* Exercise requirements: Revise the material from the line holding "Out of the tmz" through the end, inclusive, changing "separation distance" to "straight-line distance" and keeping everything else the same. Leave out the pictures.

* Supplied material:

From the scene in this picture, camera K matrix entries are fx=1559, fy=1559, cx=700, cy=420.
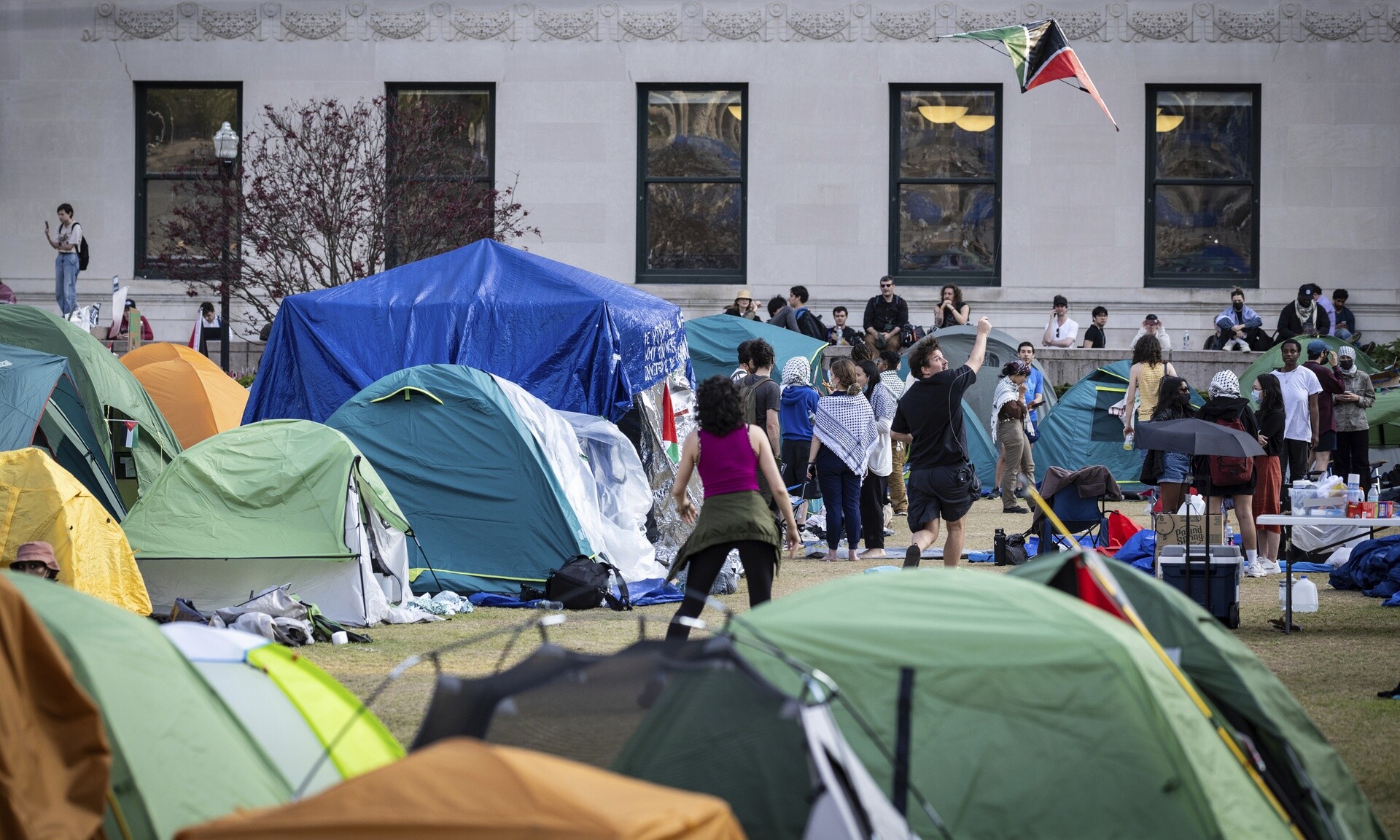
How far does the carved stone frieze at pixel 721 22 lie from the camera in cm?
2498

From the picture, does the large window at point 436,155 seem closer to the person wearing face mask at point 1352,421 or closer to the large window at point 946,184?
the large window at point 946,184

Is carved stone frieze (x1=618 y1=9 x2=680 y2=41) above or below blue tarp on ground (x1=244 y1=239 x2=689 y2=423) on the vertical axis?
above

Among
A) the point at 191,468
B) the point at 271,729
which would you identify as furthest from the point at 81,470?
the point at 271,729

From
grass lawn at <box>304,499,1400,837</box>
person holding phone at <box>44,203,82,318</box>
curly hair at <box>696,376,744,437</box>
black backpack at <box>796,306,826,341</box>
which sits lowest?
grass lawn at <box>304,499,1400,837</box>

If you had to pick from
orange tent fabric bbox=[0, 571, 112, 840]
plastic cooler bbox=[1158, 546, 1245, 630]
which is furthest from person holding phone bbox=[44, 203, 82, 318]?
orange tent fabric bbox=[0, 571, 112, 840]

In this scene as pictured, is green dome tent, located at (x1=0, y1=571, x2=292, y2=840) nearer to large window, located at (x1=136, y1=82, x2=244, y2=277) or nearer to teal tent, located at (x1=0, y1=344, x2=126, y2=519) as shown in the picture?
teal tent, located at (x1=0, y1=344, x2=126, y2=519)

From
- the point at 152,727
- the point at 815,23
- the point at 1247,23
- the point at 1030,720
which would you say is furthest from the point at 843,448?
the point at 1247,23

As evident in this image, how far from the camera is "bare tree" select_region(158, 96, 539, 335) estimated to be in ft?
67.3

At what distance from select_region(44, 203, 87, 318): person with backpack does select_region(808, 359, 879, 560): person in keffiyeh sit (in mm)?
13306

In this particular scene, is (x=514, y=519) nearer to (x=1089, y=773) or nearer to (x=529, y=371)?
(x=529, y=371)

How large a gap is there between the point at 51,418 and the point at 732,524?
735 centimetres

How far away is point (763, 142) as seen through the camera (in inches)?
995

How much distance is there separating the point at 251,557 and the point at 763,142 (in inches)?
645

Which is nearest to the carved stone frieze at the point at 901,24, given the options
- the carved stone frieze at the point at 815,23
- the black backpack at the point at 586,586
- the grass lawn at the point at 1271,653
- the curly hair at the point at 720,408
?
the carved stone frieze at the point at 815,23
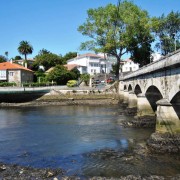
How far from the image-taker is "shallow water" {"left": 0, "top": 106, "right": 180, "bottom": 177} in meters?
17.5

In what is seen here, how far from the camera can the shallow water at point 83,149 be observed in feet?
57.3

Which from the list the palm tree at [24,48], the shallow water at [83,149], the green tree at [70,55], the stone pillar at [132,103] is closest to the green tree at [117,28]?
the stone pillar at [132,103]

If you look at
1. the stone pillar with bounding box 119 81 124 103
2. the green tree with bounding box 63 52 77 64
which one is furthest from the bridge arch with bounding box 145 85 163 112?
the green tree with bounding box 63 52 77 64

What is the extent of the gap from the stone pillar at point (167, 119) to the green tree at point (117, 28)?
43.6m

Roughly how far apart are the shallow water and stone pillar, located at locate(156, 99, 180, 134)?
2.65 meters

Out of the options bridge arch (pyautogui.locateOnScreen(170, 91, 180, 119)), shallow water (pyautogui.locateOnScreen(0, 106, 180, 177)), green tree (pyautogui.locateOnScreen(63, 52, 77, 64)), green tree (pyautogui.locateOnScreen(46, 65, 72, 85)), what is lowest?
shallow water (pyautogui.locateOnScreen(0, 106, 180, 177))

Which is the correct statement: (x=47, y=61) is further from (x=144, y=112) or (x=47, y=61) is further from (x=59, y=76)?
(x=144, y=112)

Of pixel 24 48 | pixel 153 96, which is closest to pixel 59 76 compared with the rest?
pixel 24 48

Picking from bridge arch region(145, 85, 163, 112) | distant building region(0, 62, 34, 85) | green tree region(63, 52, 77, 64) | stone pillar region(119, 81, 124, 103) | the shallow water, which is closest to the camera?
the shallow water

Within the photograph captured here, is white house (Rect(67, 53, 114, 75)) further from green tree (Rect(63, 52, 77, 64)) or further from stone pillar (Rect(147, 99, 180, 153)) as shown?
stone pillar (Rect(147, 99, 180, 153))

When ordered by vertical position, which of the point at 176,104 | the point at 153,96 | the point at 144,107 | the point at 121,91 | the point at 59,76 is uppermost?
the point at 59,76

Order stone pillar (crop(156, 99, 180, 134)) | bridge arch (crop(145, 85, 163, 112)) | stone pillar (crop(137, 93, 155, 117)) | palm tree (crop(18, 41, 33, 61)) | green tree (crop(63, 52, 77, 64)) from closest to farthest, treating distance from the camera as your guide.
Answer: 1. stone pillar (crop(156, 99, 180, 134))
2. stone pillar (crop(137, 93, 155, 117))
3. bridge arch (crop(145, 85, 163, 112))
4. palm tree (crop(18, 41, 33, 61))
5. green tree (crop(63, 52, 77, 64))

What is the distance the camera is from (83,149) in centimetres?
2219

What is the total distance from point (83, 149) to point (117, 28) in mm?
47974
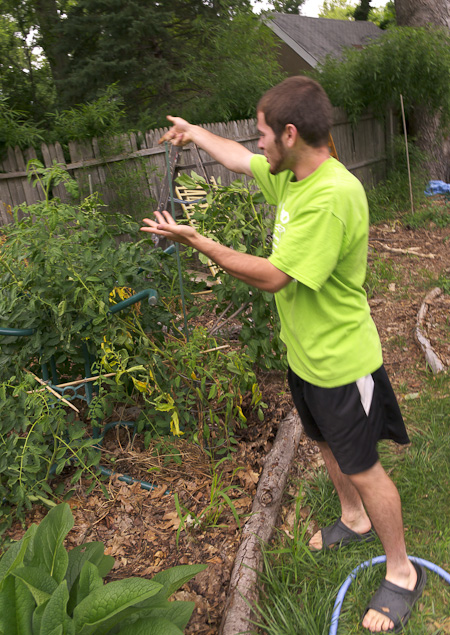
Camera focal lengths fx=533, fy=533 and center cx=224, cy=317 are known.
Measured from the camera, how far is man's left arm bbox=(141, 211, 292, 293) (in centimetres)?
166

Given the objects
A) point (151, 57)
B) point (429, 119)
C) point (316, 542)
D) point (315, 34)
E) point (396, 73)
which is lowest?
point (316, 542)

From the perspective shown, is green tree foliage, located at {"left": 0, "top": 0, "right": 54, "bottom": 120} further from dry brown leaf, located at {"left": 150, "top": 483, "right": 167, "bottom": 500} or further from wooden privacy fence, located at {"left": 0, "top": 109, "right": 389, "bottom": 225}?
dry brown leaf, located at {"left": 150, "top": 483, "right": 167, "bottom": 500}

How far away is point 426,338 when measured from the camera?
417 cm

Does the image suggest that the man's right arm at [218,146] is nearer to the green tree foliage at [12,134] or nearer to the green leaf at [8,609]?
the green leaf at [8,609]

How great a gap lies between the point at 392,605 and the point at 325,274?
1.27 metres

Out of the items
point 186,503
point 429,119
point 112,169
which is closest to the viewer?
point 186,503

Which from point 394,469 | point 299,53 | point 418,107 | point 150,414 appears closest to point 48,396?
point 150,414

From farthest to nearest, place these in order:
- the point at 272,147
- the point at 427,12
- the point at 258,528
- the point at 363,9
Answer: the point at 363,9, the point at 427,12, the point at 258,528, the point at 272,147

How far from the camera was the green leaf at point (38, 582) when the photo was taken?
5.15 feet

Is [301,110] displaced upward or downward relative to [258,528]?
upward

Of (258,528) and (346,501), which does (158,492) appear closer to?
(258,528)

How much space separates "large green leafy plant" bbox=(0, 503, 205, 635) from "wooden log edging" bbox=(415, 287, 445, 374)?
245cm

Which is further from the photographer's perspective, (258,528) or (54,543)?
(258,528)

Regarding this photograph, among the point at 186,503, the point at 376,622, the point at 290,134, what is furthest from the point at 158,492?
the point at 290,134
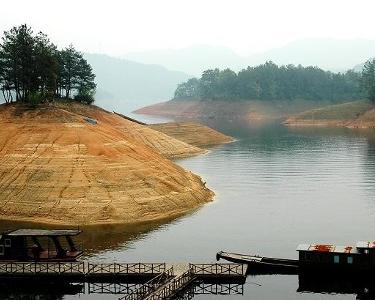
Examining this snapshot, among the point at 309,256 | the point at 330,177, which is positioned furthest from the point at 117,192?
the point at 330,177

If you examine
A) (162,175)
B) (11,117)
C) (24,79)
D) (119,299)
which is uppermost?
(24,79)

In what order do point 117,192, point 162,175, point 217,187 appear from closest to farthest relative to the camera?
point 117,192, point 162,175, point 217,187

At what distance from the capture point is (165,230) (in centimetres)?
8356

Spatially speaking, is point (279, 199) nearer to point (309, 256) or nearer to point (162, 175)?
point (162, 175)

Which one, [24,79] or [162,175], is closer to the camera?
[162,175]

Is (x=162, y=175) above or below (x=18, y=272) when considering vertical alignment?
above

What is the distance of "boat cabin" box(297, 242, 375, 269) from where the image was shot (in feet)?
204

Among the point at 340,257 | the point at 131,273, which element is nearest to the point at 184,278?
the point at 131,273

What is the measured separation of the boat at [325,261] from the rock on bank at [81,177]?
2798cm

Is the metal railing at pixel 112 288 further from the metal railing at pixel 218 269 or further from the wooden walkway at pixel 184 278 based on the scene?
the metal railing at pixel 218 269

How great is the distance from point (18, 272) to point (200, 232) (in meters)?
27.0

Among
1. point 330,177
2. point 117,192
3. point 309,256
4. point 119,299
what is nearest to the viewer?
point 119,299

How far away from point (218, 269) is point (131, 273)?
9.16m

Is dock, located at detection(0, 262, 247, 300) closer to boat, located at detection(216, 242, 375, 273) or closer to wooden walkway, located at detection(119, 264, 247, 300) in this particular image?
wooden walkway, located at detection(119, 264, 247, 300)
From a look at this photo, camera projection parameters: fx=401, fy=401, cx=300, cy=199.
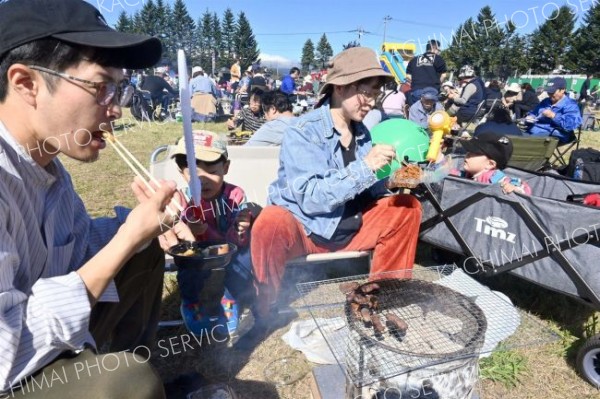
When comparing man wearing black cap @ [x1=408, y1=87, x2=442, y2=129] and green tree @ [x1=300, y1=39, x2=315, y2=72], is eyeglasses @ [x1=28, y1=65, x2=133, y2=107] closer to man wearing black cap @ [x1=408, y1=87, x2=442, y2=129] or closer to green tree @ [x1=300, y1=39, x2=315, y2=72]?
man wearing black cap @ [x1=408, y1=87, x2=442, y2=129]

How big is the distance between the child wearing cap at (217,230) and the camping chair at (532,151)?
3.86 m

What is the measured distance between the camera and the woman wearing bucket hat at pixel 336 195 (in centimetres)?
246

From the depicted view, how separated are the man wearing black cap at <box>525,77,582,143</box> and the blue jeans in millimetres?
6174

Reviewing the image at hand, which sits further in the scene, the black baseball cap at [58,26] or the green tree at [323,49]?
the green tree at [323,49]

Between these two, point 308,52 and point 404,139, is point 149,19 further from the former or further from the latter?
point 308,52

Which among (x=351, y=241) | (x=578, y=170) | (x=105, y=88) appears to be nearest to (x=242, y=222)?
(x=351, y=241)

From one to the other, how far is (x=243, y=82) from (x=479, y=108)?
9.97m

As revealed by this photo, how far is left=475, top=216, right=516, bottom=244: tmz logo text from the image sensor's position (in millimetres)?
2732

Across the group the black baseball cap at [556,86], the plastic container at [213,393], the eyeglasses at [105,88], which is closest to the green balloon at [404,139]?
the plastic container at [213,393]

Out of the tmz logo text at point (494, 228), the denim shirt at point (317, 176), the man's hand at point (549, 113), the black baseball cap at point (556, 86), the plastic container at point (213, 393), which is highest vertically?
the black baseball cap at point (556, 86)

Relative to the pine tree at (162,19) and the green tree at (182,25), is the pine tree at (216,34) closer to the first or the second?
the green tree at (182,25)

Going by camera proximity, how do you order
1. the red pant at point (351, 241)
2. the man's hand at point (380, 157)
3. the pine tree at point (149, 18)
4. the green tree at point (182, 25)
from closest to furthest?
the man's hand at point (380, 157)
the red pant at point (351, 241)
the pine tree at point (149, 18)
the green tree at point (182, 25)

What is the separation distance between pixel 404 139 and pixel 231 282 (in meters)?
1.78

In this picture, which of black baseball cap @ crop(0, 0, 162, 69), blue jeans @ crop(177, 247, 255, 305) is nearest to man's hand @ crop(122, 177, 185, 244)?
black baseball cap @ crop(0, 0, 162, 69)
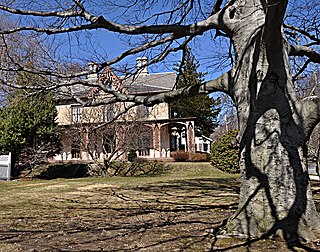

* Full output:
Out of the tmz logo text at point (494, 228), the denim shirt at point (317, 176), the man's hand at point (549, 113), the black baseball cap at point (556, 86), the plastic container at point (213, 393), which is highest vertically?
the black baseball cap at point (556, 86)

Relative to the pine tree at (162,19) and the green tree at (182,25), is the pine tree at (216,34) closer to the first or the second?
the green tree at (182,25)

Going by camera proximity, how do you order
1. the red pant at point (351, 241)
2. the man's hand at point (380, 157)
3. the pine tree at point (149, 18)
4. the green tree at point (182, 25)
from closest to furthest?
the man's hand at point (380, 157)
the red pant at point (351, 241)
the pine tree at point (149, 18)
the green tree at point (182, 25)

What is the straight-line distance between pixel 404 139 and pixel 231 282 (in meters)?
1.78

In this picture, which of black baseball cap @ crop(0, 0, 162, 69), blue jeans @ crop(177, 247, 255, 305) is nearest to man's hand @ crop(122, 177, 185, 244)?
black baseball cap @ crop(0, 0, 162, 69)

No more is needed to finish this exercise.